What is being asked | Every entry is to be returned as it stands, apart from the pictures.

Items listed in a dataset:
"""
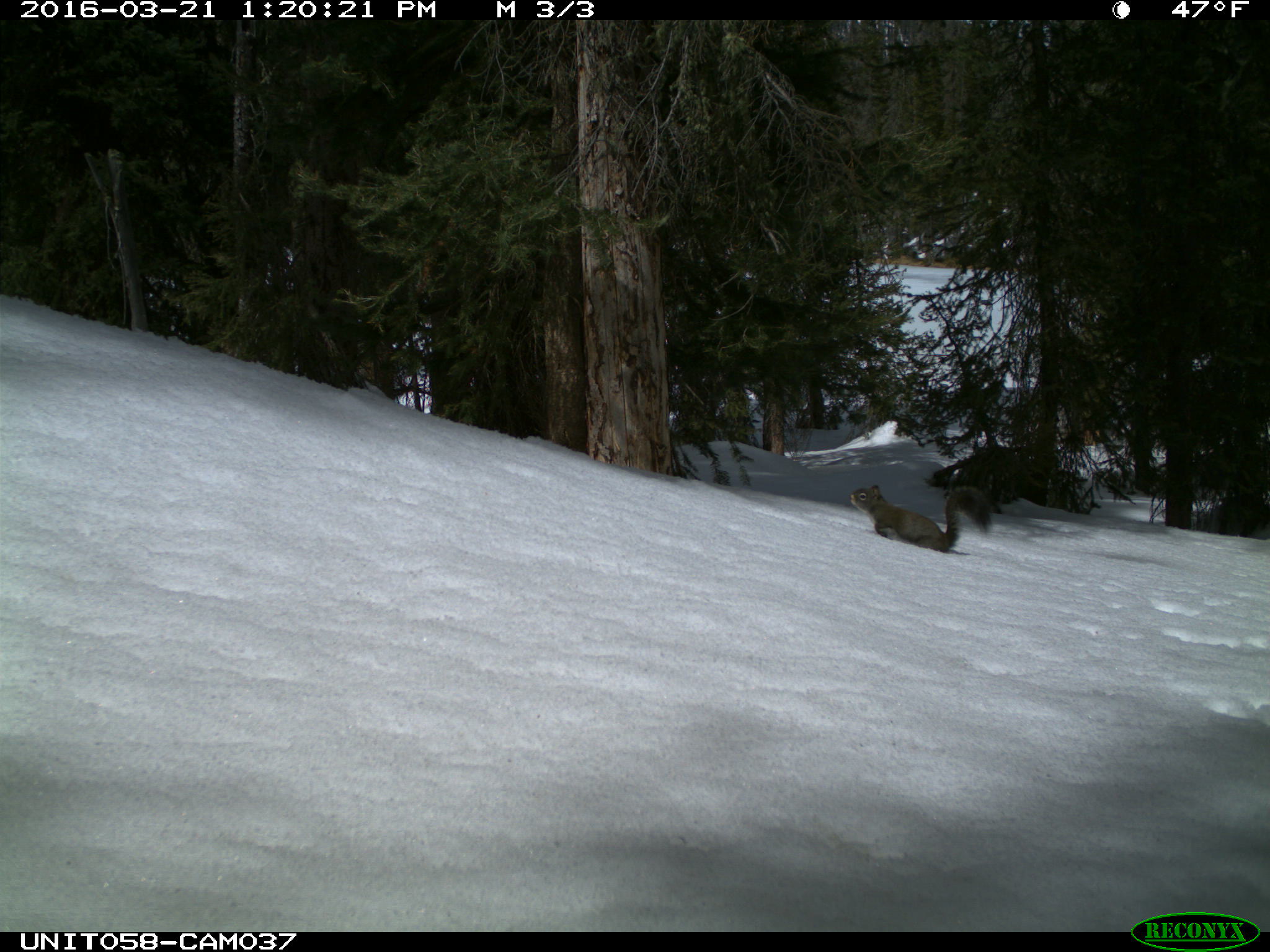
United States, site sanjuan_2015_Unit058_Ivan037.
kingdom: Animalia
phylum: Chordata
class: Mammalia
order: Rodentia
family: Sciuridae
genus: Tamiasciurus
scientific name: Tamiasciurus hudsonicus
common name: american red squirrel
"""
Response area |
United States, site sanjuan_2015_Unit058_Ivan037.
kingdom: Animalia
phylum: Chordata
class: Mammalia
order: Rodentia
family: Sciuridae
genus: Tamiasciurus
scientific name: Tamiasciurus hudsonicus
common name: american red squirrel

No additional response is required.